Desafiando as aparências
Uma feliz coincidência faz com que, há poucos dias, tenha chegado ao mercado o DVD de Os Monstros (ed. Alambique), um filme que pode servir de referência simbólica para o trabalho de Virzì. Trata-se de uma produção de 1963, dirigida por Dino Risi, que propõe uma galeria de personagem “monstruosas” através de várias histórias autónomas (era a época de sucesso dos chamados “filmes por episódios”). É certo que, neste caso, o registo é abertamente cómico; seja como for, estamos perante a mesma acutilância crítica de um cinema capaz de desafiar as aparências sociais e suas hipocrisias, aqui sustentado pelas transfigurações de admiráveis actores como Vittorio Gassman e Ugo Tognazzi.

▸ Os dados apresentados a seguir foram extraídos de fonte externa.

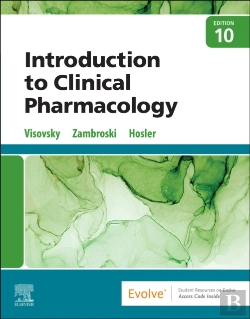 Bertrand.pt - Introduction To Clinical Pharmacology - E-Book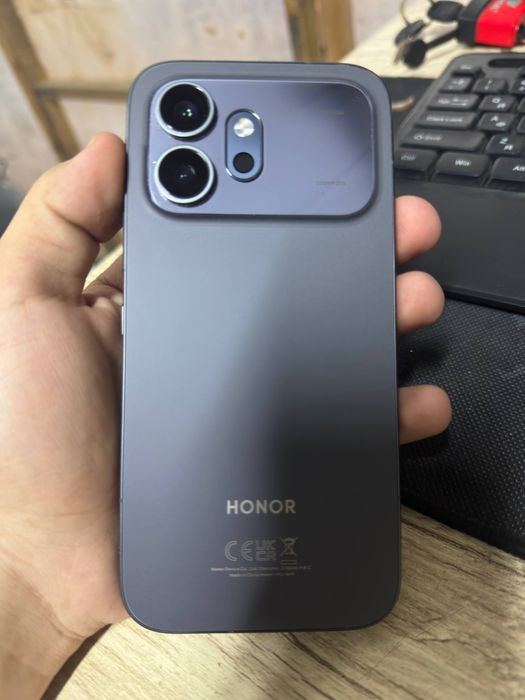 Xonor 600.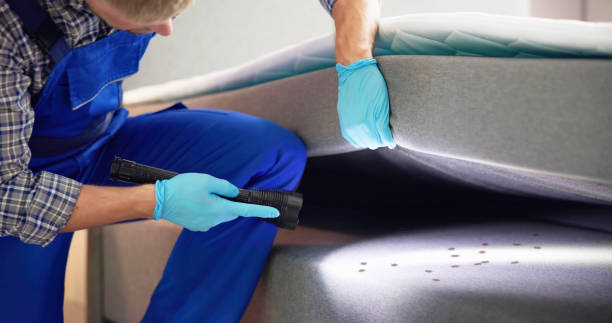 Best Pest Control Cost  in Seaman, OH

Aliás, importa referir que Virzì é também um notável director de actores, neste caso, sobretudo, de duas actrizes em estado de graça: nos papéis de Beatrice e Donatella, respectivamente, Valeria Bruni Tedeschi e Micaela Ramazzotti (mulher do realizador) são brilhantes na representação dessa intimidade da loucura que as faz percorrer um labirinto de muitos rostos, ameaças e revelações.
Encontramos, assim, uma visão que já estava na anterior realização de Virzì, Capital Humano (2013), também disponível em DVD (ed. Films4You). O realizador sabe fazer coexistir as singularidades das suas personagens com uma subtil amostragem das contradições sociais, sejam elas de natureza económica ou simbólica. Em tempos de tão fácil celebração dos artificialismos dos “efeitos especiais”, Loucamente é um objecto habitado por gente viva e contraditória, em última instância relançando uma tradição realista que nunca foi estranha às leis do drama e às emoções do melodrama. Moral da história: não esqueçamos a permanente capacidade de reinvenção do cinema italiano.